DeAngelo Marine Exhaustは、複雑なTIG溶接の自動化は難しいと考え、半ば諦めかけていました。しかし、Hireboticsの「Cobot Welder」を導入したことで状況は一変します。協働ロボットを活用した溶接システムにより、溶接速度は従来の最大10倍に向上。リードタイムの短縮と品質向上を実現し、新たな市場への進出にも成功しました。
65日間の納期遅延を解消した協働ロボット
最も深刻な時期、DeAngelo Marine Exhaustの納期は最大で65日も遅れていました。
フロリダ州フォートローダーデールに本社を構える同社は、高品質な舶用エンジン排気部品を製造するメーカーとして知られ、航空機レベルの品質が求められる溶接技術を強みとしています。しかし、受注の増加に対して生産能力が追いつかず、手作業中心の溶接工程が大きな課題となっていました。

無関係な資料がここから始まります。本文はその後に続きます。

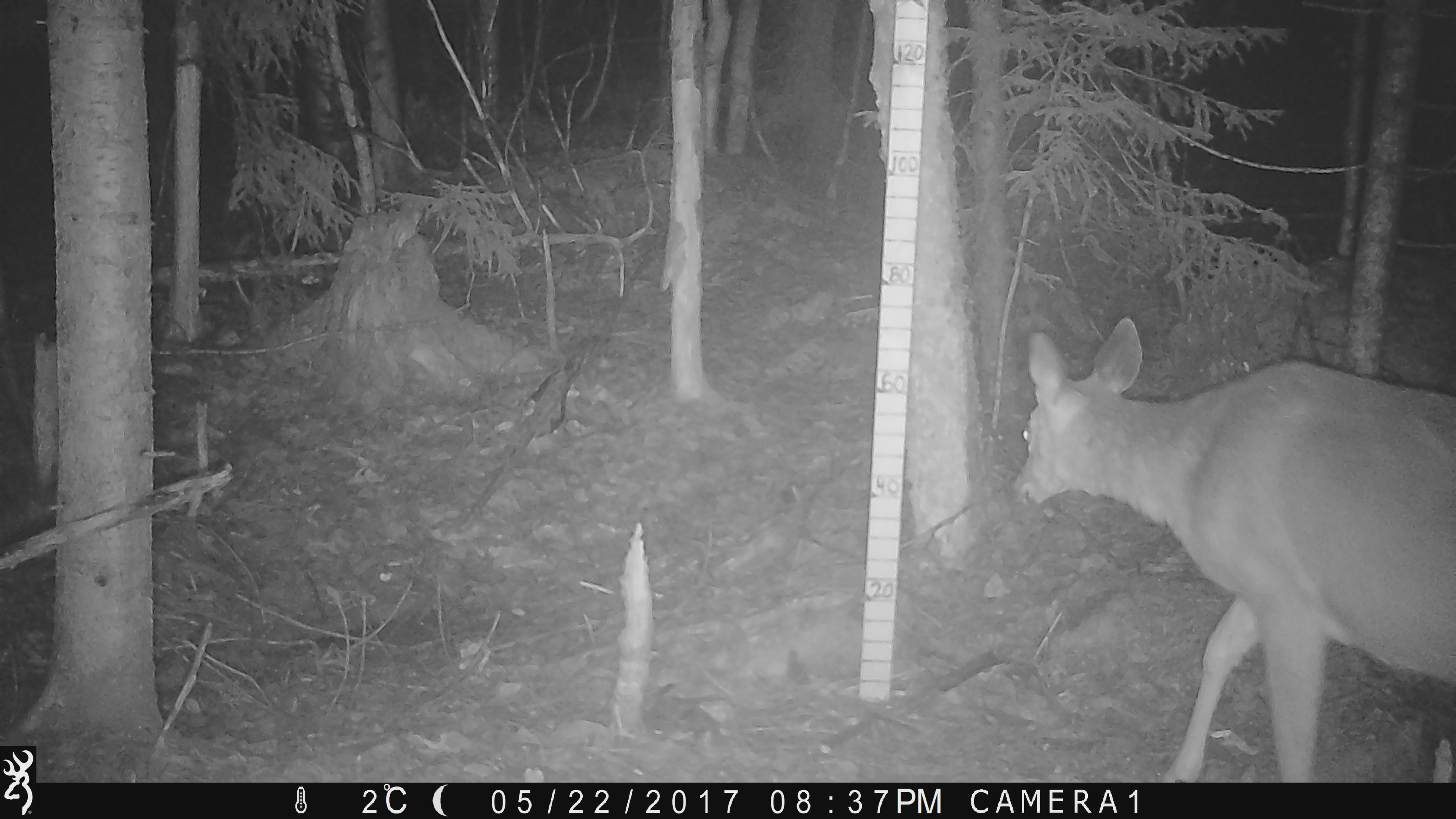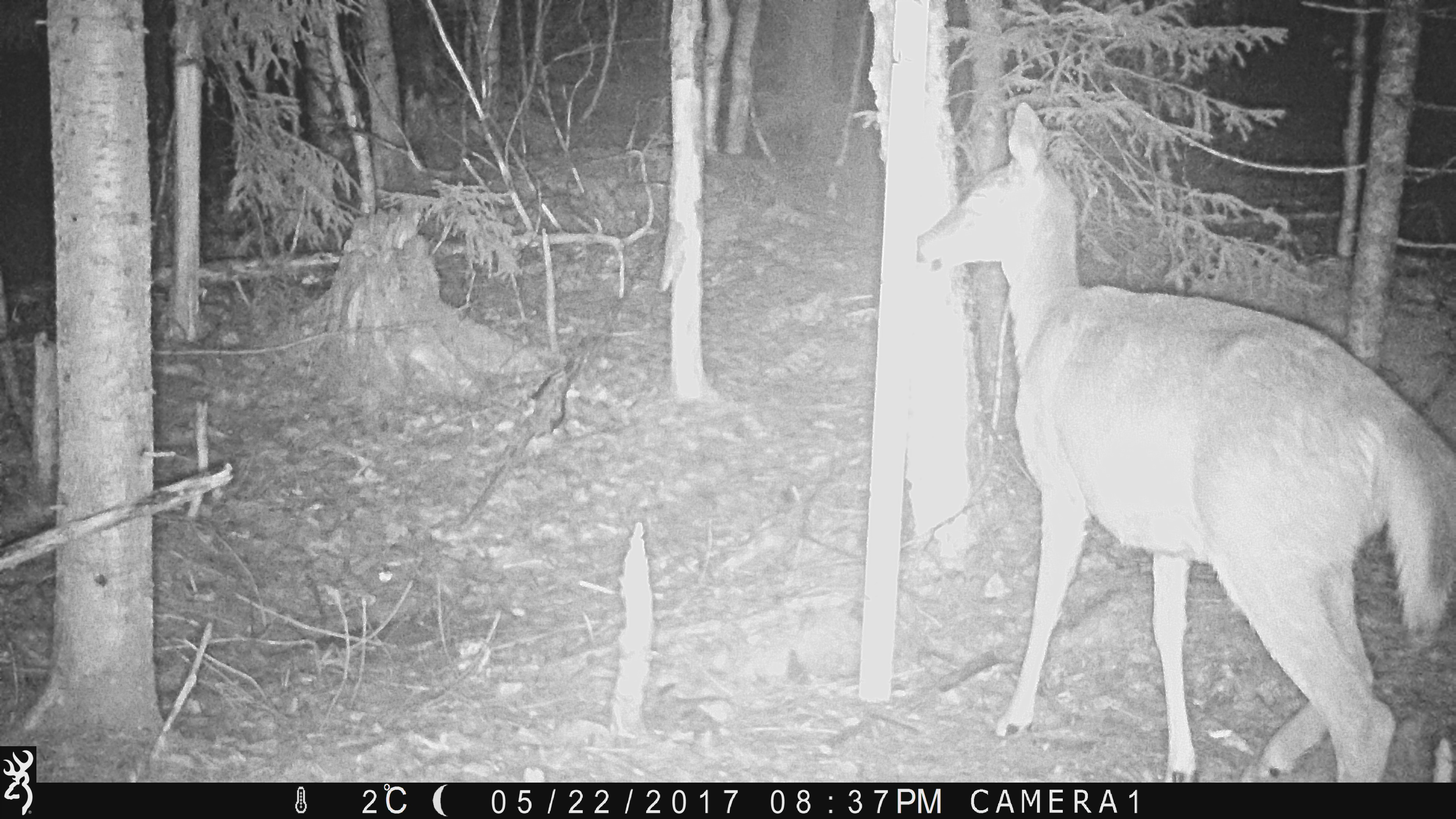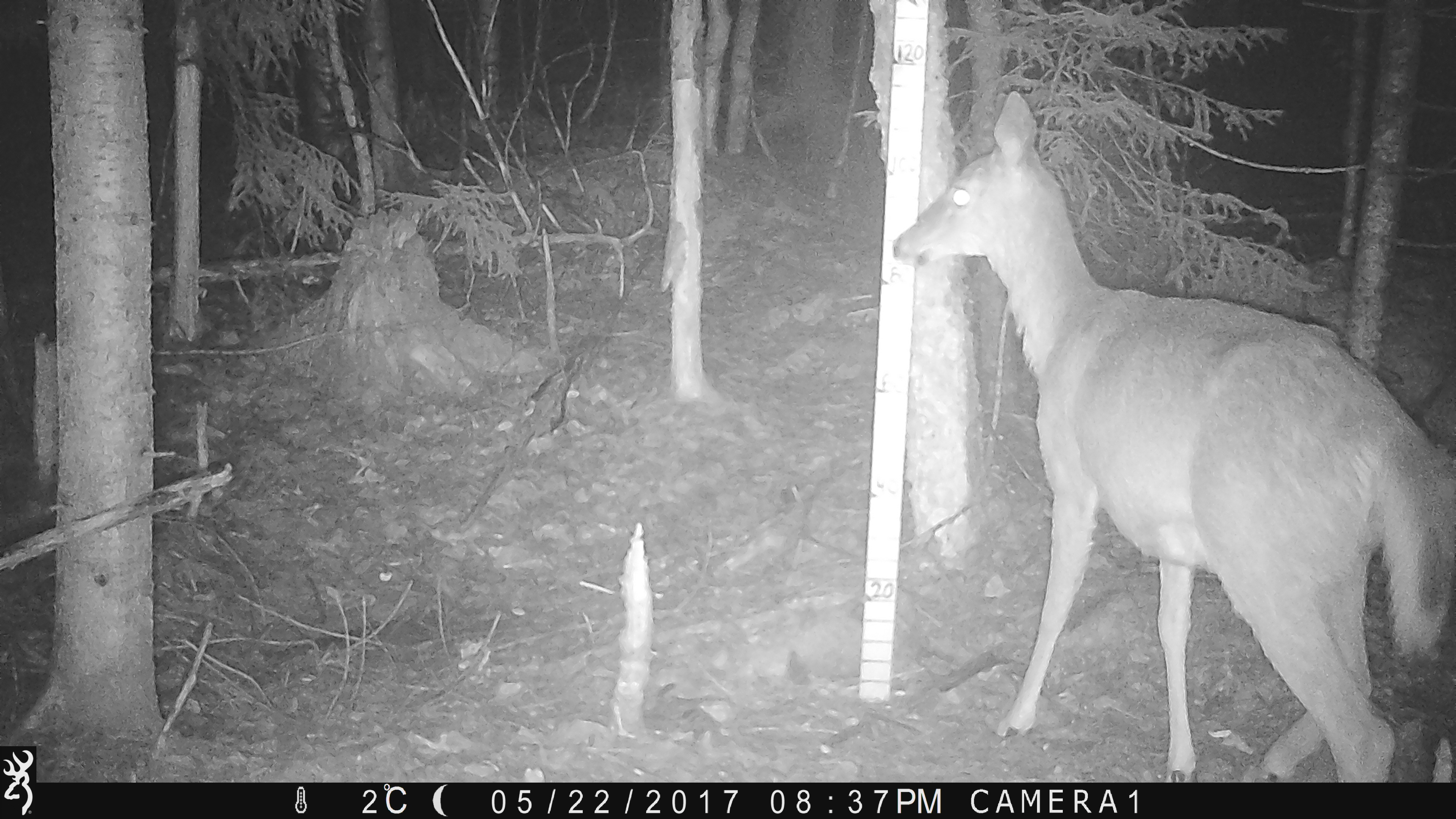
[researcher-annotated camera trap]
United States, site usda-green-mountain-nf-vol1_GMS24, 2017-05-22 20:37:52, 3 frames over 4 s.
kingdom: Animalia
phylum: Chordata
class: Mammalia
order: Artiodactyla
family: Cervidae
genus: Odocoileus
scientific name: Odocoileus virginianus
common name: white-tailed deer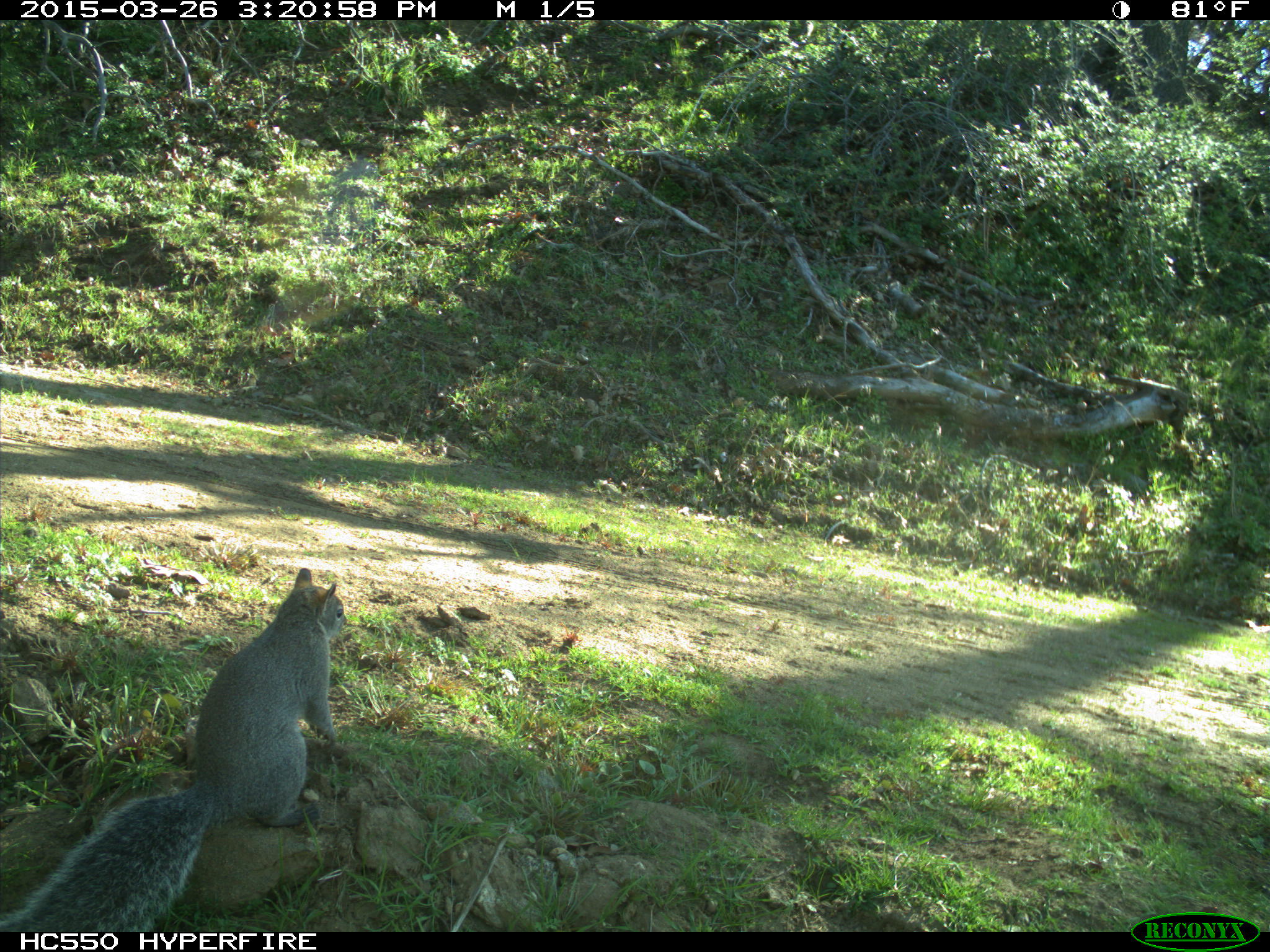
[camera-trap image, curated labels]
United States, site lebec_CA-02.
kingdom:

CEOのジャスティン・モンテス氏は熟練溶接工の採用を進めましたが、人材確保は思うように進まず、造船会社や船舶設計会社、エンジンメーカーといった重要顧客への納期遅延が深刻化していました。
協働ロボットによる自動化の可能性を知ったモンテス氏は、大手ロボット溶接メーカー7社に部品を送り、デモ溶接を依頼しました。しかし、いずれのメーカーも同社が求める品質を十分に再現できませんでした。
モンテス氏は次のように振り返ります。
「どのメーカーも私たちが求める品質には届きませんでした。ユニバーサルロボットに相談した頃には、すでに3か月が経過し、正直なところ半ば諦めていました。」
そこでユニバーサルロボットから紹介されたのが、パートナー企業Hireboticsが提供するCobot Welderでした。
このシステムは、UR10eに溶接トーチを搭載し、Beaconアプリによる直感的な教示機能、信頼性の高い溶接電源、高品質な溶接を実現する汎用溶接テーブルを組み合わせた、溶接工程向けのオールインワンソリューションです。
Hireboticsは、DeAngeloの部品を実際に溶接した結果をすぐに送り返しました。その仕上がりは、隙間のない高品質な溶接を実現しており、モンテス氏はその品質を確かめるため、自ら現地を訪問します。
現場では、ロボットの操作経験がなかったにもかかわらず、わずか20分でCobot Welderの教示から溶接まで行えることを体験しました。
「まるで以前から使い慣れていたかのように部品を溶接できました。その場で発注書を渡したのです。すべてはそこから始まりました。」